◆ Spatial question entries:
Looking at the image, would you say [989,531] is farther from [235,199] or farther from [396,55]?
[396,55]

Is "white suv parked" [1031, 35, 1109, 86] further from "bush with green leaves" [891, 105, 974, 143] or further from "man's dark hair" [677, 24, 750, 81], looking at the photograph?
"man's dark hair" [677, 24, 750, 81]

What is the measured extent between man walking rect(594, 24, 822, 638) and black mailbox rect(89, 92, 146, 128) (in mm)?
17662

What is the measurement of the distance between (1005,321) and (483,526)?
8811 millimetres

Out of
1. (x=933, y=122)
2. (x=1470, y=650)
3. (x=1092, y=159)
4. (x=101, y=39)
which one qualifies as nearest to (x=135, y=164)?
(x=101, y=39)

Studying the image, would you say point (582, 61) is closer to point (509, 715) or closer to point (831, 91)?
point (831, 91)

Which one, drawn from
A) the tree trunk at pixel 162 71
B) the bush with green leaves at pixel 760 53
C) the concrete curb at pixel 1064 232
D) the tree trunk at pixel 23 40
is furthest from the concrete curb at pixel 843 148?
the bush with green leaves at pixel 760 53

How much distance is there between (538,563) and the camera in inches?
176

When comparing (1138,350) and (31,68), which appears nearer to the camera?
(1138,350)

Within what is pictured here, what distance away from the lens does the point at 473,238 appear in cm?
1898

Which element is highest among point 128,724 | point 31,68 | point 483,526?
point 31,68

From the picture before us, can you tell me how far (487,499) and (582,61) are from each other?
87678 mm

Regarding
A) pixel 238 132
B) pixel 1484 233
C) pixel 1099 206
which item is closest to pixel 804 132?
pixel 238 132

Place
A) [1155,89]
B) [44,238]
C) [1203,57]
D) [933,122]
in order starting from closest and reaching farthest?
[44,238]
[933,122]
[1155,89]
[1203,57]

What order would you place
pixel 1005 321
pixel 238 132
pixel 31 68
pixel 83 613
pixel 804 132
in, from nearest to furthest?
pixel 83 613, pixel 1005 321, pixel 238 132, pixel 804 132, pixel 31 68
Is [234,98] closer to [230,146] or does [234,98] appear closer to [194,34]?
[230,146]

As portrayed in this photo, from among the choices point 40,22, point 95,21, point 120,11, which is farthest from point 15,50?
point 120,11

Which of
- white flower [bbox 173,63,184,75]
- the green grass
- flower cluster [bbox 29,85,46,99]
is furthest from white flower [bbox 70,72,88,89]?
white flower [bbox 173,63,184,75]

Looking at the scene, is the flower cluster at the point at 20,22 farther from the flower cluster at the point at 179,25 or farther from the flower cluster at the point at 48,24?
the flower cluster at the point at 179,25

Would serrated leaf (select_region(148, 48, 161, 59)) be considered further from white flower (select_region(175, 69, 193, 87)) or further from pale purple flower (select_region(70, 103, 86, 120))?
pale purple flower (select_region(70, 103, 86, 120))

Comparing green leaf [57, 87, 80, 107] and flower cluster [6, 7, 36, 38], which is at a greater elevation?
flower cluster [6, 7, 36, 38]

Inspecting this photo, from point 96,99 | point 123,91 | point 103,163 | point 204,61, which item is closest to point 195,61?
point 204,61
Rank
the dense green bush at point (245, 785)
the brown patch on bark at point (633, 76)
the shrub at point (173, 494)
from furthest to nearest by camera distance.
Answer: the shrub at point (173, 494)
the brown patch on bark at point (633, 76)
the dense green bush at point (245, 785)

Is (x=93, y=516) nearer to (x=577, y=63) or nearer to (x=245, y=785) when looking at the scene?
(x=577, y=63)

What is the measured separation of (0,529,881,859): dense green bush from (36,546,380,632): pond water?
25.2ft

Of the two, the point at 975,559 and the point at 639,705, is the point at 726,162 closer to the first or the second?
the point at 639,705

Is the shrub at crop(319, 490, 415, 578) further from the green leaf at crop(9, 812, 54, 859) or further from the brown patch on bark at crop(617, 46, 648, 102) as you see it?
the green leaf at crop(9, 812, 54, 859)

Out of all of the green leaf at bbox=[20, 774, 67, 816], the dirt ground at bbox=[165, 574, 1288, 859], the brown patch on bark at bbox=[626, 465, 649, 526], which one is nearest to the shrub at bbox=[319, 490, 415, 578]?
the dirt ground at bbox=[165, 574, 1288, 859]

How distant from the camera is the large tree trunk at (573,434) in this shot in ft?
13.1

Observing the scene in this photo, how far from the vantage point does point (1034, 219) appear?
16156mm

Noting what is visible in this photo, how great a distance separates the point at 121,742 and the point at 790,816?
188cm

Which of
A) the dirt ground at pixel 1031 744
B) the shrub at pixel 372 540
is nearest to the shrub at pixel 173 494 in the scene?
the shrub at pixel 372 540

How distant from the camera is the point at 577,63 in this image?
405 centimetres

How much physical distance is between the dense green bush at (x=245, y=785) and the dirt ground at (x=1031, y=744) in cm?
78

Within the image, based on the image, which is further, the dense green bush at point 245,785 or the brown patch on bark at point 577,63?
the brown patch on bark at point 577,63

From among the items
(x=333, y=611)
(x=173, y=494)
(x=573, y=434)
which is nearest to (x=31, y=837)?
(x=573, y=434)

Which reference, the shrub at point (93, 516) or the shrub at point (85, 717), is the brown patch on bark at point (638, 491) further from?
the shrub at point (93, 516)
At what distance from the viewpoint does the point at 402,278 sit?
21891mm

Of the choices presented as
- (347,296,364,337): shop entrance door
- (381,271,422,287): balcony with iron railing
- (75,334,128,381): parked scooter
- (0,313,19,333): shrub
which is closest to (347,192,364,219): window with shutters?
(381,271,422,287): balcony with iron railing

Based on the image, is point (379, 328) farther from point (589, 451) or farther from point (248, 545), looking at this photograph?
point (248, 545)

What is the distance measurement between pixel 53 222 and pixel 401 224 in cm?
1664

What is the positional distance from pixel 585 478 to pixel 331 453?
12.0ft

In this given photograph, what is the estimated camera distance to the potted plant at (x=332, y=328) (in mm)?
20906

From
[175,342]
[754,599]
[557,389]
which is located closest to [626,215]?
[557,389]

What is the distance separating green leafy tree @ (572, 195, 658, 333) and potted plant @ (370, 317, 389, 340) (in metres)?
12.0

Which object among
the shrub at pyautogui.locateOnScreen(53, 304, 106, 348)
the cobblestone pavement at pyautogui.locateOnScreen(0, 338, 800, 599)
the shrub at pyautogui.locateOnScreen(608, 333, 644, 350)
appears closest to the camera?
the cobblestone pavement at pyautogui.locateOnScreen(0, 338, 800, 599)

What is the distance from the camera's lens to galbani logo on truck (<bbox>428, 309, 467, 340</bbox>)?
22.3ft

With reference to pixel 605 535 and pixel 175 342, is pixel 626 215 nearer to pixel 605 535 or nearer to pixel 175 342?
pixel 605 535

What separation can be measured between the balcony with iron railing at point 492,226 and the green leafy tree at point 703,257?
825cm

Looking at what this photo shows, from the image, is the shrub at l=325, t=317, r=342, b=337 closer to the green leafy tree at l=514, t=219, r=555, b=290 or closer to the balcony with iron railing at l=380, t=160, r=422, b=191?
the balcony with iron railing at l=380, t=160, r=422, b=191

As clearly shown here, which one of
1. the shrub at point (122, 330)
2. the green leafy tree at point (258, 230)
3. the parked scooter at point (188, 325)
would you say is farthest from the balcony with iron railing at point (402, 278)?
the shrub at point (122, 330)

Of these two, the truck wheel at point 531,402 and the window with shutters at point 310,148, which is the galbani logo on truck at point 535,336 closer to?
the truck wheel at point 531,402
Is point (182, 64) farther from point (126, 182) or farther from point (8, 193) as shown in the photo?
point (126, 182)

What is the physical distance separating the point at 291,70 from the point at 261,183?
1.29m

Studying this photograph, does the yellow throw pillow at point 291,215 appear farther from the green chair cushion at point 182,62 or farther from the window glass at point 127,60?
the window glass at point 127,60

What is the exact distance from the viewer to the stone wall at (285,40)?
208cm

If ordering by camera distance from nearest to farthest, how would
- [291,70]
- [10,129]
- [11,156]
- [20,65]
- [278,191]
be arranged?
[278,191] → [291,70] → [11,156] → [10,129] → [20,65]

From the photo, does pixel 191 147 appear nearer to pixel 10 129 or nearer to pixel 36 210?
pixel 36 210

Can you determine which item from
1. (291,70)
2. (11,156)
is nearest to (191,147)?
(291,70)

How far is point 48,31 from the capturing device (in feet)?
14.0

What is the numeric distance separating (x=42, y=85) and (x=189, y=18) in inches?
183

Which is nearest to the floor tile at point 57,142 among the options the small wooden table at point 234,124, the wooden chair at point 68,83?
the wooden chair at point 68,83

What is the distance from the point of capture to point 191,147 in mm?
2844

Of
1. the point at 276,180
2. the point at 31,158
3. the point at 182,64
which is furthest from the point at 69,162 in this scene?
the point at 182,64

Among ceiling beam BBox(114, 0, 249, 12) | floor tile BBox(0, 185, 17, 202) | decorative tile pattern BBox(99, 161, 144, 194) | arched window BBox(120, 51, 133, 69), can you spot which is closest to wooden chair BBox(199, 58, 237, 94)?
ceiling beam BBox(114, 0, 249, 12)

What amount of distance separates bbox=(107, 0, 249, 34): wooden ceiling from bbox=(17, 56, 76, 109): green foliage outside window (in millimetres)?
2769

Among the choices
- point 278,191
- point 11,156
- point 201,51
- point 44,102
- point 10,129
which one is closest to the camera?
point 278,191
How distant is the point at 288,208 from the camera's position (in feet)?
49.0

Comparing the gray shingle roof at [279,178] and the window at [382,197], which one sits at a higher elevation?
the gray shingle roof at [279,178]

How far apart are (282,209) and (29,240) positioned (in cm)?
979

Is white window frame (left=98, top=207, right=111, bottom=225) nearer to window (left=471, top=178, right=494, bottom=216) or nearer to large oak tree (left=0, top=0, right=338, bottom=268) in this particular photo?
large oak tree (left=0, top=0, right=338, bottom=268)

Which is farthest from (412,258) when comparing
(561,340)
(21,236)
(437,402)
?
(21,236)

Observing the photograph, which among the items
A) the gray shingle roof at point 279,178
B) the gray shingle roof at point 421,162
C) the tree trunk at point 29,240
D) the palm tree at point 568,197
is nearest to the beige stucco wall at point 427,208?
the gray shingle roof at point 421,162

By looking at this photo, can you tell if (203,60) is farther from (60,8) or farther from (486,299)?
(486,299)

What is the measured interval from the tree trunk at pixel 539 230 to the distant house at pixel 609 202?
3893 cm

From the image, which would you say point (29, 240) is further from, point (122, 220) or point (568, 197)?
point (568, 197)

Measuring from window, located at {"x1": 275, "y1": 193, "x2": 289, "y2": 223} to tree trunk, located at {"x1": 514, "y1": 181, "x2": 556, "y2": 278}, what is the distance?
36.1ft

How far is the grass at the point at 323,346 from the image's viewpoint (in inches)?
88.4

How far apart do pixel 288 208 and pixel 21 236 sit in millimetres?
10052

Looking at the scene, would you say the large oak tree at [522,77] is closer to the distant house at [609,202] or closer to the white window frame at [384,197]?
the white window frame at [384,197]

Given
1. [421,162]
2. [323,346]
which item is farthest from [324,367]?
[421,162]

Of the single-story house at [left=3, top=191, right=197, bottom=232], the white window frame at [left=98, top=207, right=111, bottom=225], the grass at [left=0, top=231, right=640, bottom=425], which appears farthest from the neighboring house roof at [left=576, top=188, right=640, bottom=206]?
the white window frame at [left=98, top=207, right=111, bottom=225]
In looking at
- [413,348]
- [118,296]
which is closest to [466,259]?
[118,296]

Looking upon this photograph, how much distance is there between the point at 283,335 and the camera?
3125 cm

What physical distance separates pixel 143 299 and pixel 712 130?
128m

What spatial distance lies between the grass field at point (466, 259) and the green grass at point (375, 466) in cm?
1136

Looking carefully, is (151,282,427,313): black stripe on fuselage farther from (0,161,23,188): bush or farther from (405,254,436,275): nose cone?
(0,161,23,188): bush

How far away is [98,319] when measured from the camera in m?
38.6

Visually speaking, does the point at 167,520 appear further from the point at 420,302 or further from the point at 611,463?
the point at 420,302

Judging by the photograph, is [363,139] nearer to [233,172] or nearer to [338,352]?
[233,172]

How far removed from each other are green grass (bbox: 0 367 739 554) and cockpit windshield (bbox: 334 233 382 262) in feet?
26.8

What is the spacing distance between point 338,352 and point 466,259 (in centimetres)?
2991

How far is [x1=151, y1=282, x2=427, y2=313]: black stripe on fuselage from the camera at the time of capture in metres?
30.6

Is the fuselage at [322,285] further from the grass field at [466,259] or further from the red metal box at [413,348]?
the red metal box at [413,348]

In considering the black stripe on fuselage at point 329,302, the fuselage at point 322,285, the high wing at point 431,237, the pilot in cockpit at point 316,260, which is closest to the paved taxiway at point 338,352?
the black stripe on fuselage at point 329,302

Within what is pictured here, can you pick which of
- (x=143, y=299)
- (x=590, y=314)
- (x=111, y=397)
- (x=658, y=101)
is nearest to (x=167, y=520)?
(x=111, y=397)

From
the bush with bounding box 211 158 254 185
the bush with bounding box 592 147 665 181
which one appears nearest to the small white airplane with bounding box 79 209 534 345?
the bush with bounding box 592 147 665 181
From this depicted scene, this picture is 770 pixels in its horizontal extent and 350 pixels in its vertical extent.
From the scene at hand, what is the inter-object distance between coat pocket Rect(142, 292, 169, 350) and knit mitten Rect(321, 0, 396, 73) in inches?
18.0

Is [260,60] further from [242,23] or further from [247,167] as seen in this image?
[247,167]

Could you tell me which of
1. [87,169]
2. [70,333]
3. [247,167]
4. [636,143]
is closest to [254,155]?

◆ WORK INSTRUCTIONS:
Quote only the lines from the one containing "From this depicted" through the final line of the records, with both ends included.

◆ RESULT OF THE TASK:
From this depicted scene, this picture is 770 pixels in its horizontal extent and 350 pixels in its vertical extent.
From the scene at hand, what is the inter-object distance between coat pocket Rect(142, 292, 169, 350) and knit mitten Rect(321, 0, 396, 73) in inches?
18.0

Is [260,60] further from [242,23] or further from [247,167] as seen in this image?
[247,167]

Could you tell me which of
1. [87,169]
2. [70,333]
3. [247,167]
4. [636,143]
is closest to [254,155]?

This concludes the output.